Second, the LPA in particular should be reviewed to ensure that there are no provisions which will require amendment as a result of the changes that come with designation as a PFLP. If amendments are necessary, it will be important to assess whether the general partner has the power to make those amendments without obtaining the consent of investors or of the Advisory Board.
Process for Designating as a PFLP
A new fund seeking designation as a PFLP should use a new form—the Form LP7—instead of the old Form LP5. The new Form LP7 is straightforward, requiring only the following information: (a) the name and signature of each general partner; (b) the name and signature of each limited partner; and (c) the address of the principal place of business of the PFLP.
On registration of a new PFLP, the PFLP will be issued with both a certificate of registration and a certificate of designation—although Companies House has the power to issue a combined certificate if it chooses to do so.
An existing fund will need to use the new Form LP8 in order to become designated as a PFLP. The Form LP8 is also mercifully brief and requires the following information: (a) the registered number of the fund; (b) the date of registration of the fund; (c) the name and signature of each general partner; and (d) the address of the principal place of business of the fund.
The introduction of the PFLP is a welcome—and long overdue—development in the UK private funds industry.

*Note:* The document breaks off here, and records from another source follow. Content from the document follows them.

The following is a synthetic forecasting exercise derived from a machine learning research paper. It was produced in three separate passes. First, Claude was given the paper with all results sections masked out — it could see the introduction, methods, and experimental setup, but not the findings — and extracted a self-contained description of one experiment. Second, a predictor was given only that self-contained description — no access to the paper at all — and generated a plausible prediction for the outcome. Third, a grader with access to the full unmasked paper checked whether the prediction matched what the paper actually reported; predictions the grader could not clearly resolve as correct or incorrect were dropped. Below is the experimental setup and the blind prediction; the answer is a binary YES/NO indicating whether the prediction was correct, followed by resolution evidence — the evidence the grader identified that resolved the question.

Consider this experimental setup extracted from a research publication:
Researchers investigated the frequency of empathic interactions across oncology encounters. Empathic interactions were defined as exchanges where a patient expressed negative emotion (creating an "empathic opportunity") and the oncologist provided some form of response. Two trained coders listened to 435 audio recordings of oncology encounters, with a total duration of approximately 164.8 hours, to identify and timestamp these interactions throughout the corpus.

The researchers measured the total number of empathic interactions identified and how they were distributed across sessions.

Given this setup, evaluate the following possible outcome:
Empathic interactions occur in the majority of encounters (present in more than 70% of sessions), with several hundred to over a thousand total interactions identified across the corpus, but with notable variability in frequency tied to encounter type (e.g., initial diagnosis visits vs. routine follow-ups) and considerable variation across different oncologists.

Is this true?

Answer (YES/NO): NO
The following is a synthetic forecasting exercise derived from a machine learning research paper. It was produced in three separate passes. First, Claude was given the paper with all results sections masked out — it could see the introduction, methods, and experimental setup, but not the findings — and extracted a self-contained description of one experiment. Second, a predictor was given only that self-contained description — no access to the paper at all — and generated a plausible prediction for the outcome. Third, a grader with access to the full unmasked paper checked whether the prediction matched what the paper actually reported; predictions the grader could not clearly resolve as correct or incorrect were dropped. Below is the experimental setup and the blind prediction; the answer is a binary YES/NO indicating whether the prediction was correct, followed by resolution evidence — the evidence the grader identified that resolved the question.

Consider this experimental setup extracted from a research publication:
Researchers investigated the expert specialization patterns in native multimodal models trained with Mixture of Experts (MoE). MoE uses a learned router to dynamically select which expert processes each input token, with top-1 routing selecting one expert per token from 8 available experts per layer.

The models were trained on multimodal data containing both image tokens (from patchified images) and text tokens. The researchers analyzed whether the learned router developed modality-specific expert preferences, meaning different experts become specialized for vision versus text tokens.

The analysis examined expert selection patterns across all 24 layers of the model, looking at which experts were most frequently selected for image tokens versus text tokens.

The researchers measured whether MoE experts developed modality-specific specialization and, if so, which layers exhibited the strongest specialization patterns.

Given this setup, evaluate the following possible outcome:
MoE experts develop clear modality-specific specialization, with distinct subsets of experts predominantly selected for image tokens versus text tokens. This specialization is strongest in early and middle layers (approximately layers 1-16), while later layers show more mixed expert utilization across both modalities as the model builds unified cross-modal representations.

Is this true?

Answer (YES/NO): NO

It brings the UK in line with other preeminent jurisdictions offering limited partnership structures, and offers both managers and investors tangible improvements on what was already a well-known and robust regime.
For new managers looking at establishing a limited partnership in England and Wales, or Scotland, a decision to designate as a PFLP should be simple. For existing managers, there are clear benefits in doing so with little downside—provided that those managers have the authority to elect to do so and that amendments to the relevant LPA are either unnecessary or can be effected easily.